**TEXTE SOURCE**.
>>>>>
Tout ceci est filmé avec un œil précis, expérimenté, la volonté de montrer ces savoir-faire, les gestes, les techniques, les liens dans l’action entre les hommes, les animaux, les outils et la terre. Le cadre est toujours soigné, l’image impeccable, parfois, souvent – il est vrai le passage du temps aide aussi – d’une grande poésie. Les vêtements, les corps, les façons de marcher, de se tenir… une forme d’humanité aujourd’hui disparue glisse devant nos yeux, comme un reflet lointain sur une vitre.Je pense surtout aux parents des réalisateurs, nés sans doute au tout début du XXe siècle. Sur le marché, des vieux qui portent encore la blouse (les pères d’André et de Paulette l’avaient déjà quittée), des vieilles tout vêtues de noir avec leurs robes longues, leurs chapeaux et leurs petits paniers de ville noirs se mêlent aux jeunes filles en habits colorés et jupes courtes. Sur les lèvres, on devine même parfois des mots français et occitans (en effet, les enregistrements, dégradés, n’ont pu être utilisés).

Ce trésor, bien rangé et catalogué dans des tiroirs, et un film de 5 heures déjà monté dormaient à la maison de Paulette et André. Ils en parlèrent à Christian-Pierre Bedel, venu les collecter. C’est ainsi que le film fut pris en main par le fils talentueux de celui-ci, Amic (vraiment l’homme de la situation, lui qui a réalisé la série « Biais », voir à son propos un article pas trop mal de la Dépêche) et le montage revu par Lila Fraysse sur le principe du passage continu des saisons (en deux parties : du printemps à l’automne et de l’automne au printemps) et ramené à la durée raisonnable de 2 h 30.

Mais il manquait le son, et une reconstitution des bandes inaudibles était hors de propos. De fait, Amic Bedel s’est limité à ajouter de rares évocations d’ambiances sonores et a commandé à Christophe Rulhes une musique simple et discrète à la guitare, qui fait sentir le temps qui passe sans être une évocation de la musique du temps passé (et c’est tant mieux, car c’est là une faute de goût classique dans les documentaires constitués d’images anciennes). Mais surtout, et cela fait plus de la moitié de la qualité du film, Amic a demandé à André lui-même de situer et de décrire, au fur et à mesure, ce que montraient les images. Il m’a lui-même confié qu’André prit le micro dans le studio d’enregistrement et, tout en visionnant le film, en une seule prise, sans aucune hésitation, posément, simplement, en un occitan admirable, avec un vocabulaire concis et précis comme ses images, raconta méticuleusement tout qu’il avait filmé 50 ans auparavant. La version française, mêlée de termes occitans, est elle aussi très bien faite. Jugez-en : « Émile et Paul sont en train de mettre les bœufs au joug, jónjon los biaus, une paire de bœufs jeunes pour les dresser, los domdar. Ça se passe à Combies dans la paroisse de Setfonds et la commune de Villeneuve. On leur met des muselières, los morrials, pour les empêcher de paître pendant le travail. On les a attelé au tombereau, la carrua, bien chargé de fumier pour les enseigner à tirer. Derrière le tombereau est attelée une petite charrette, avec une herse et d’autres outils. Paul et Augusta partent avec un autre attelage, une grande remorque derrière le tracteur, qui permet de sortir plus de fumier à la fois. […] dans le champ d’à côté Paul dépose des fumerons, des fumerons. C’est un travail de fin d’hiver de sortir le fumier. Émile éparpille le fumier, escarpís lo fèms, Là, il fait un peu de comédie, normalement on jette le fumier moins haut. Quand le fumier a été éparpillé, il laboure, avec Paulette, pour recouvrir le fumier ainsi que l’herbe. Il laboure avec la charrue brabant, que l’on retournera au bout du sillon. Et l’on repart dans l’autre sens, une roue dans le sillon, l’autre sur la terre non labourée. Émile plante les pommes de terre, sur la crête du sillon… ». Ces phrases prosaïques, informatives, sont celles du tout début du film… Qui chercherait ici des envolées lyriques sur la civilisation paysanne engloutie ne pourra être que déçu… mais André laisse ainsi toute liberté à l’émotion du regard.
<<<<<
**DONNÉES FOURNIES**.
>>>>>
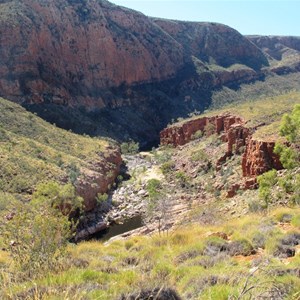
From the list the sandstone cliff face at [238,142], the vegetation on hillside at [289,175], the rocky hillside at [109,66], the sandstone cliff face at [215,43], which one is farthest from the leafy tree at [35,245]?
the sandstone cliff face at [215,43]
<<<<<
**À FAIRE**.
- A) Recopiez fidèlement le passage du texte source qui commence par « Ce trésor, bien » et se poursuit jusqu'à « raisonnable de 2 h 30. ».
- B) D'après le texte source, répondez s'il vous plaît à ces questions, en marquant chaque réponse comme sa question :
(i) Quelle durée le film a-t-il après le nouveau montage ?
(ii) Qui a composé la musique à la guitare ?
(iii) En quelle langue André a-t-il raconté ce que montraient les images ?

**RÉPONSES PAR TÂCHE**.
- A)
Ce trésor, bien rangé et catalogué dans des tiroirs, et un film de 5 heures déjà monté dormaient à la maison de Paulette et André. Ils en parlèrent à Christian-Pierre Bedel, venu les collecter. C’est ainsi que le film fut pris en main par le fils talentueux de celui-ci, Amic (vraiment l’homme de la situation, lui qui a réalisé la série « Biais », voir à son propos un article pas trop mal de la Dépêche) et le montage revu par Lila Fraysse sur le principe du passage continu des saisons (en deux parties : du printemps à l’automne et de l’automne au printemps) et ramené à la durée raisonnable de 2 h 30.

- B)
(i) 2 h 30.
(ii) Christophe Rulhes.
(iii) En occitan.